## Direction
How many of the lines below contain the word "farther"? Reply with the number alone.

## Raw data

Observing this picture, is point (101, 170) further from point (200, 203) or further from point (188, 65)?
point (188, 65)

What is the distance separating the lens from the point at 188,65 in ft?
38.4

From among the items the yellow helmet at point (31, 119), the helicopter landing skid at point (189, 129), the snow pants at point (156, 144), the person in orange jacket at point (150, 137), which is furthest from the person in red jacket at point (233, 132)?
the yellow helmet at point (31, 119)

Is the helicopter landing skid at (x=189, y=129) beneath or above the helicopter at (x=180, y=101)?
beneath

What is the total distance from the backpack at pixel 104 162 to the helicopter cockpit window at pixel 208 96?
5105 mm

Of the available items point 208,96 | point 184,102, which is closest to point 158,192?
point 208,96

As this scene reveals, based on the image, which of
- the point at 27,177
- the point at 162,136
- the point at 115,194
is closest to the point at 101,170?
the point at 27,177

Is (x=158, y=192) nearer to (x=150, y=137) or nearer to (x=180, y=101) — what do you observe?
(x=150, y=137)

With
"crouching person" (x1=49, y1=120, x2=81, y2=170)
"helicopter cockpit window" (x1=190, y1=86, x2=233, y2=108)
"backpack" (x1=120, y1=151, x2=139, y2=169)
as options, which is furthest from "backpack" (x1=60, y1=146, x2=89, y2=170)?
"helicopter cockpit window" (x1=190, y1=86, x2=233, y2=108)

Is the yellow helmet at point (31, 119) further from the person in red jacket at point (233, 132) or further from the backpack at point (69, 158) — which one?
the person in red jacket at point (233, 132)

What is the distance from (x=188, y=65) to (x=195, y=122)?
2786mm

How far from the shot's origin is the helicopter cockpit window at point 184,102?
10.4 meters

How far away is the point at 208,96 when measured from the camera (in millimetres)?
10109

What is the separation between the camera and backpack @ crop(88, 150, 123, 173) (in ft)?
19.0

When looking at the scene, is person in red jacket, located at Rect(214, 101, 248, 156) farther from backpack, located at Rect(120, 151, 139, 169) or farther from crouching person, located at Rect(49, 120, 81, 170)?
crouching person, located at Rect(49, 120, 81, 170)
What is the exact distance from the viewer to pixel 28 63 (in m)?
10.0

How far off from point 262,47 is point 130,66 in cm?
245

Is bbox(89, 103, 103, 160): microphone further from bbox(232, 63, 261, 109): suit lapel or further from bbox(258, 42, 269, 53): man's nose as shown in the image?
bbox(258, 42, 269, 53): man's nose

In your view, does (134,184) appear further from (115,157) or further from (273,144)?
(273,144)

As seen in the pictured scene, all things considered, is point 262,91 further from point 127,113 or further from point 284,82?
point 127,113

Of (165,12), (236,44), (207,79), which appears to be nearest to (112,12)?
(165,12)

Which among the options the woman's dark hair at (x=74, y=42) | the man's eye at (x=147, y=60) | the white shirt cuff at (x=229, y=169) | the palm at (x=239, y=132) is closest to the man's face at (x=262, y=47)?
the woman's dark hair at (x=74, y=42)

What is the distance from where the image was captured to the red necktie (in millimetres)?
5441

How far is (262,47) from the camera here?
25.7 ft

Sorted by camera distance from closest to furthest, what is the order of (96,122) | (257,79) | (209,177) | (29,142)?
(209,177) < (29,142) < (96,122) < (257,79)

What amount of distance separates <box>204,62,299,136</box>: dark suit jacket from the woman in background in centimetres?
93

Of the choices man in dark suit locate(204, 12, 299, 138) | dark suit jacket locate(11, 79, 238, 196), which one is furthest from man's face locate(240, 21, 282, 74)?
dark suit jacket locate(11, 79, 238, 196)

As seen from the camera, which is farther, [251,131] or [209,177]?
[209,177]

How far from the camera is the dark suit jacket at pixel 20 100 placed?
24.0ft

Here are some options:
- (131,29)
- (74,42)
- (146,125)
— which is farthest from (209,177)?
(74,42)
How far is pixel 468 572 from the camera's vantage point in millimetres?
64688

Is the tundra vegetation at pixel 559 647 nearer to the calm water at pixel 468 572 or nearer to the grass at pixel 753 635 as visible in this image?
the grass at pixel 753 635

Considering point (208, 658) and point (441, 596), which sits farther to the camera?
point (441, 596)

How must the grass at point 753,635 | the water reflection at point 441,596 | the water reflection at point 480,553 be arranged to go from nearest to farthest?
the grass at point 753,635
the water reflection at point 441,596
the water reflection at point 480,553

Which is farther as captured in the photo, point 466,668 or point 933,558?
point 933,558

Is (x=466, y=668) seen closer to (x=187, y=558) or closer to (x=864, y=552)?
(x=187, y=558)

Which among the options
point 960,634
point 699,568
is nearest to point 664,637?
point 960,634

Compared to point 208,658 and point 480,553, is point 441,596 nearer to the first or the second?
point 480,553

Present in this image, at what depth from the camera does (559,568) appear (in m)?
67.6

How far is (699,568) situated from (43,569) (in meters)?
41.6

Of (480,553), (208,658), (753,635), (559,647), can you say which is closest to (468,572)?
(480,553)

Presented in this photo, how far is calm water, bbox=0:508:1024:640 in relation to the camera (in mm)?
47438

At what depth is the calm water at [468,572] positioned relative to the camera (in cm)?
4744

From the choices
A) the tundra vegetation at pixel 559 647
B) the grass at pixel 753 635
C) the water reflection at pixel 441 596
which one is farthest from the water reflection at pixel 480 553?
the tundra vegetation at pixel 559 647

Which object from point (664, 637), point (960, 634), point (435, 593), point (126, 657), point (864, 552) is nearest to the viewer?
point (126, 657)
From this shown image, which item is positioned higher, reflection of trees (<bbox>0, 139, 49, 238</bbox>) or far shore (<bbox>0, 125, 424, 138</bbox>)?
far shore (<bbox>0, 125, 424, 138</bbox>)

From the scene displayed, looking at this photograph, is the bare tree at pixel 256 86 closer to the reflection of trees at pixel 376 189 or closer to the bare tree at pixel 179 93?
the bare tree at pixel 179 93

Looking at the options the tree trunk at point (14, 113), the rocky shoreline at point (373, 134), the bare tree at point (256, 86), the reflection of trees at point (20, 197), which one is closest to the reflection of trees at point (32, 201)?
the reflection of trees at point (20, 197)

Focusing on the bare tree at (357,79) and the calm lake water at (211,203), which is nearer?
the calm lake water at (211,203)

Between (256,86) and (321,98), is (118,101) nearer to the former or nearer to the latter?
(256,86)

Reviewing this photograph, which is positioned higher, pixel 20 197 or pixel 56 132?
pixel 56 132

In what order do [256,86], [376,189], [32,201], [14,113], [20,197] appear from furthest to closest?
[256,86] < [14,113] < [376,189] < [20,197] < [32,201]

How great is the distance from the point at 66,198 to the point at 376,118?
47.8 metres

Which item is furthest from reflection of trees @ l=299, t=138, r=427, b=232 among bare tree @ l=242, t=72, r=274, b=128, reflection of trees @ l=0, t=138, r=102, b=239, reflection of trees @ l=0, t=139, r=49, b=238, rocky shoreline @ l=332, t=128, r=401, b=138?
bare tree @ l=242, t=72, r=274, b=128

==

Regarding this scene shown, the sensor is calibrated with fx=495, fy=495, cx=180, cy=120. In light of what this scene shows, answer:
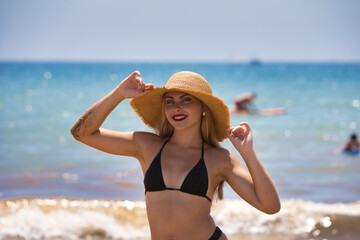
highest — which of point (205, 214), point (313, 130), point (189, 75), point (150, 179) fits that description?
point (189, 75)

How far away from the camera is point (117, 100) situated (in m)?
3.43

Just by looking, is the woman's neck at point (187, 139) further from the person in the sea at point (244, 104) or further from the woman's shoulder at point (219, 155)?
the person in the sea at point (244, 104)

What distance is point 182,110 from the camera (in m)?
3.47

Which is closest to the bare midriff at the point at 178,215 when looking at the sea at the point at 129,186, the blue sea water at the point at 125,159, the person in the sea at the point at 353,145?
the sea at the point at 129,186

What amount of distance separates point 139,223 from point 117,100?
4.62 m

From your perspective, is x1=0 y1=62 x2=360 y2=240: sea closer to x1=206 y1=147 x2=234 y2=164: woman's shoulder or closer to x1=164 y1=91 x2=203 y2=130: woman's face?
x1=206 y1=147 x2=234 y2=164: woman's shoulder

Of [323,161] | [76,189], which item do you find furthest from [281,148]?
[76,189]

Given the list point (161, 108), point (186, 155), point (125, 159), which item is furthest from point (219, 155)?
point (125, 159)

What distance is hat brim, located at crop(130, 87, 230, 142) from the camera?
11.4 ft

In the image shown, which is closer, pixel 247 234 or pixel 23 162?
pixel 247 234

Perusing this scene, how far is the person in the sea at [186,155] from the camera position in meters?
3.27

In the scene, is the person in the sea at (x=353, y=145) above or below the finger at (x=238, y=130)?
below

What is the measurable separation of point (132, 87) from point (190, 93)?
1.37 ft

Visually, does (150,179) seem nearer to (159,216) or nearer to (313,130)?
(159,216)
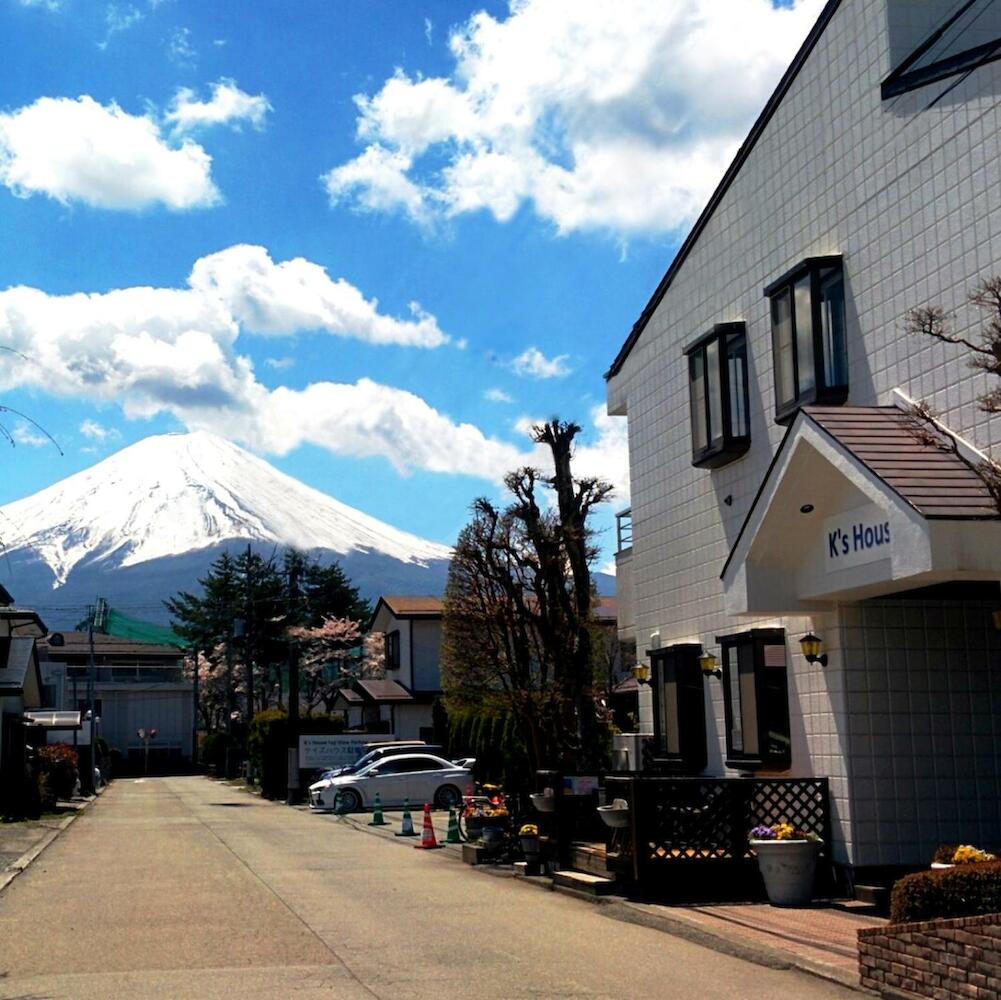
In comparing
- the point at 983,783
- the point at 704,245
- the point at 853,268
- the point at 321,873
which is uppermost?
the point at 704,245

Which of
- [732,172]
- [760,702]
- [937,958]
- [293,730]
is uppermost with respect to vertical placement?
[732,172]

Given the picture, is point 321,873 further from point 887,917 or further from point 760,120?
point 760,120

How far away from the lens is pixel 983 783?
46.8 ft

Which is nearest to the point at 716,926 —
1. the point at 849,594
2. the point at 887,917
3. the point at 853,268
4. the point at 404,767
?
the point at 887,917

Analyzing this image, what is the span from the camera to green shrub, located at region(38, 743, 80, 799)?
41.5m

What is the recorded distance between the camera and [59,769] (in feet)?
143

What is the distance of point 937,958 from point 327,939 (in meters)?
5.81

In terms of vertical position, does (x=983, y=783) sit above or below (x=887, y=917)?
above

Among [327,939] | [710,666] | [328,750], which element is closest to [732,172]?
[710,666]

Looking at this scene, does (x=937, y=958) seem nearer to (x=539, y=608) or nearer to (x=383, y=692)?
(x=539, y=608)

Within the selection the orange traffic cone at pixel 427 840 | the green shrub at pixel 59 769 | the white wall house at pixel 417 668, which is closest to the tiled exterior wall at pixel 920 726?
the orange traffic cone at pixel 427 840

---

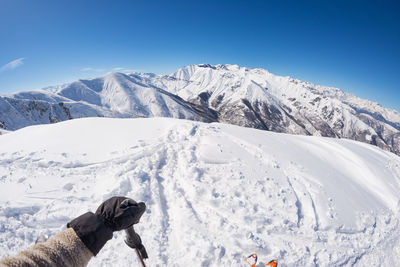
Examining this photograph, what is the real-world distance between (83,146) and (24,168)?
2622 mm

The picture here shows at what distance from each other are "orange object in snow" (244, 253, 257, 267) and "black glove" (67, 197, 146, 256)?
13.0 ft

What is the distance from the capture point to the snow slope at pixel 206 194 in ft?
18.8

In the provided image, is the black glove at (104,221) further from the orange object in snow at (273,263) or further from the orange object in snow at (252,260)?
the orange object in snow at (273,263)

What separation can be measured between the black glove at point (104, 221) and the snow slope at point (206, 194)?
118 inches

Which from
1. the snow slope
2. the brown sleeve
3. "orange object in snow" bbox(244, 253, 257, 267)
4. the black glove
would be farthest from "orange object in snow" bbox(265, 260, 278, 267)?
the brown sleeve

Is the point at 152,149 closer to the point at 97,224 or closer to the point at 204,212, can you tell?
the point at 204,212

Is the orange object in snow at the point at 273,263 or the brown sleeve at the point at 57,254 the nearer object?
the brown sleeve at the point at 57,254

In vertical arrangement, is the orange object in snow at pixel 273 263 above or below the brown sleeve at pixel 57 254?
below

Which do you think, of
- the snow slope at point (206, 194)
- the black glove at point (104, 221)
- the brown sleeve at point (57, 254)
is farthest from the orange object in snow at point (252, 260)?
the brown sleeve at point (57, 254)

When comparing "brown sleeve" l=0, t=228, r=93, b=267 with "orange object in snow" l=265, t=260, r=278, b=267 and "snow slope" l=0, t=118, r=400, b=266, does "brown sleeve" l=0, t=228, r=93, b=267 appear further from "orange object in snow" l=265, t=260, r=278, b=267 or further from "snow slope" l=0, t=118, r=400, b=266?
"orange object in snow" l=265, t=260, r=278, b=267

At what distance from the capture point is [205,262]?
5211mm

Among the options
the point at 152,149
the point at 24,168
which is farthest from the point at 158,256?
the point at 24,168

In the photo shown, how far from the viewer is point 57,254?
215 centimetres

## Solution for this problem
4